By treating children, specialist doctors aim to improve the rate at which they grow, reduce their leg bowing, decrease bone disease and pain and increase their phosphorus levels.
XLH is a lifelong condition. The experiences you may have had as a child with XLH may be very different than those of your children. Treatments have changed and the types and severity of symptoms vary from person to person.
Goals of treatment
By treating children, specialist doctors aim to improve the rate at which they grow, reduce their leg bowing, and decrease bone disease and pain. Data suggest that the earlier a child is diagnosed and treatment is begun, the better it is for the child’s long-term health.
Currently specialist doctors use two key medicines to treat XLH in children – vitamin D substitutes (calcitriol or alfacalcidol) and phosphates. These medicines don't treat the underlying cause of XLH (phosphate wasting) but instead attempt to replace the minerals that are missing. Both medicines are available as liquids, which makes them easier for children to take.
There are additional ways to treat the symptoms of XLH:
Physical therapy and occupational therapy
Physical therapy can help reduce your child’s pain by improving their joint stability and flexibility and the strength of their muscles. They may also learn how to move and sit to help avoid pain. Occupational therapy can help children learn some new tips and tricks to help them manage everyday tasks.
People with XLH tend to have weaker muscles, so getting active can help. Ask your child’s specialist doctor about the type and level of activity that could help.
Although you can purchase painkillers for children from your pharmacy, it is best to get them following advice from your family doctor. Your doctor will be able to advise you on dose and which painkillers are best if your child needs regular pain relief. You should always tell your family doctor or healthcare team if they are taking any non-prescribed medicines – this includes pharmacy and complementary medicines, such as herbal or homeopathic treatments.
Children with XLH often have trouble with both their first and second sets of teeth. Tell your family dentist that your child has XLH so they know what to look out for. Good dental hygiene and regular check-ups are essential. Also, it has been shown that children who take phosphate and vitamin D substitutes regularly have fewer dental problems as they grow, and throughout adult life.
We all have tiny bones in our ears and these, like every other bone in the body, can be affected by XLH. Symptoms include hearing problems, dizziness (vertigo) or ringing in the ears (tinnitus). Although ear problems tend to be more common in adults, they can affect children. So, if your child seems to be having difficulty hearing, or has any other ear-related symptoms, make an appointment to talk to their specialist doctor.

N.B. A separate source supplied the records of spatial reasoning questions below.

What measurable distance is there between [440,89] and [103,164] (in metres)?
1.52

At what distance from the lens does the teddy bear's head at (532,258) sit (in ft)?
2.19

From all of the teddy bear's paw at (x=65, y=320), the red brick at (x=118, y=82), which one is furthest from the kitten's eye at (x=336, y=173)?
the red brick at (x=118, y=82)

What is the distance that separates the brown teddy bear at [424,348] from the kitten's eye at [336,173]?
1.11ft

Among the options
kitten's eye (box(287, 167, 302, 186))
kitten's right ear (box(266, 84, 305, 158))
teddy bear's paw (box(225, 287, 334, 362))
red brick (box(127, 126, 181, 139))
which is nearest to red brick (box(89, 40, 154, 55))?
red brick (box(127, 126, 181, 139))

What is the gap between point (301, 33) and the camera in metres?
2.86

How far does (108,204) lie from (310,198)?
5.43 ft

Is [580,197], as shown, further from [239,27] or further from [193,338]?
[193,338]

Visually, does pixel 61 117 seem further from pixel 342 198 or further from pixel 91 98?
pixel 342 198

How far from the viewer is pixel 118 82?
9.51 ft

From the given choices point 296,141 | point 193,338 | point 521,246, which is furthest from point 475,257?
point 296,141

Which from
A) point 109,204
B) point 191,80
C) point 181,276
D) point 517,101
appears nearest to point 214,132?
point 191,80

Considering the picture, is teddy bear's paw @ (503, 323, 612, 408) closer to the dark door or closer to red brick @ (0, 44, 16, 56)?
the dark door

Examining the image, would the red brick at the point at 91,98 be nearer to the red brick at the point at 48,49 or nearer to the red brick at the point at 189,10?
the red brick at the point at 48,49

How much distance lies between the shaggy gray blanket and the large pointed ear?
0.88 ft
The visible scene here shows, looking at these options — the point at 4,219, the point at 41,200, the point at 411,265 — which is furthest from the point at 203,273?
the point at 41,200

Surgery isn't common in young children and is decided on a case-by-case basis. If your child does require surgery, the medicines they take might need to be adjusted leading up to surgery.
Genetic counselling can help children and parents deal with information on the nature, inheritance and implications of XLH, to help them make informed medical and personal decisions.
Other forms of counselling, such as cognitive behavioural therapy (CBT), have been shown to be useful for children and adolescents with health issues.
Responsibility of care
As we grow older, we become more independent and able to make decisions for ourselves. However, the transfer of responsibility from parent to child doesn't happen overnight – it’s a gradual process. Doctors tend to begin involving children in decisions about their care. Once a child reaches 16 to 18 years, their care will be routinely transferred from their paediatric (childhood) team to an adult healthcare team.
It’s not uncommon for older teenagers to stop seeing their healthcare team and stop taking their medicines. There are many reasons why this can happen. For example, their symptoms have become less problematic or they may have become fed up with having to take medicine every day. It’s perfectly understandable, as very few people enjoy taking medicines or relish the experience of being ill. Parents and healthcare teams need to work closely with young people and support them as they enter adult life. The effects of low phosphorus will continue throughout their lives. So, it’s important to encourage them to see their specialist doctor regularly and engage with their treatment.